▶ [REQUIRED ACTIONS]:
1. In the RV magazine excerpt, what upper-class notion about wines is mentioned?
2. Repeat the stretch of the RV magazine excerpt from "Our whole agenda" through "life after retirement." word for word.
3. Pick up the RV magazine excerpt after its final sentence and keep writing it.

▶ [SELECTED EXCERPT]:

Our whole agenda with this magazine is to sell fellow RVers the crazy idea of actually risking an expensive investment of a declining asset, that won’t have much value 10 years down the road, to actually use it to go down the road. That freedom is leaving those “secure, gated RV resorts (read big city) that list the top ten rule to use their precious hot tub as, “ Please tighten adult diapers,” far behind in a quest for life after retirement.

Bobby’s suggestion is, as we all seem to have over-paid for kitchen cabinet upgrades, is to go beyond the concept of an RVs kitchen being an advantage for fixing inexpensive meals for frugal folks.  If your subscribe to the upper-class notion that some wines do not travel well, you will love her concept of Jed being a gourmet express heading towards experiencing the freshest seafood possible for landlubbers.

▶ [DATASET EXCERPT]:

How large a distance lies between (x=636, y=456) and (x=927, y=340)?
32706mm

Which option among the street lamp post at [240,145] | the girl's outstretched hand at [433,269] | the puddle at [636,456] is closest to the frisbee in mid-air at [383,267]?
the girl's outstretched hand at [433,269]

▶ [SET OF ANSWERS]:
1. The notion that some wines do not travel well.

2.
Our whole agenda with this magazine is to sell fellow RVers the crazy idea of actually risking an expensive investment of a declining asset, that won’t have much value 10 years down the road, to actually use it to go down the road. That freedom is leaving those “secure, gated RV resorts (read big city) that list the top ten rule to use their precious hot tub as, “ Please tighten adult diapers,” far behind in a quest for life after retirement.

3.
Fellow travelers (to steal back a description out of the you-must-be-a-commie days) we meet understand that the price of gas —at the moment— is being manipulated to bring in even higher corporate profits, by monopolistic price fixing, to sell less. We get our own back by boycotting expensive oil and natural gas generated electricity in favor of anti-global warming solar panels. Best of all when figuring in the cost of meals per mile, RV travelers can justify a few extra gallons to head to someplace for a week as Charleston, or Winchester Bay, Oregon, where we can afford to look down upon gourmet diners in the poshest of Manhattan restaurants.  

RV travel connoisseurs understand that to experience truly great dishes may require leaving New Orleans oysters (muddy to my taste) and those (tiny little) crabs of the Eastern Seaboard, or the frozen taste taste of Alaskan King Crabs, behind on what may become a lifetime quest for the best of the best.

My example of buying live oysters direct from “farms” at Charleston and Winchester Bay leads to additional decisions being made when lightly chewing a raw oyster before swallowing. There is nothing to be learned here by macho common-sewers of cocktail sauce disguised “shooters” slipping “past tooth and gum, lookout stomach here it comes,” when comparing the salinity of a particular Coos Bay tidal inlet, or the flavor of Umpqua River oysters grown suspended where salt meets fresh.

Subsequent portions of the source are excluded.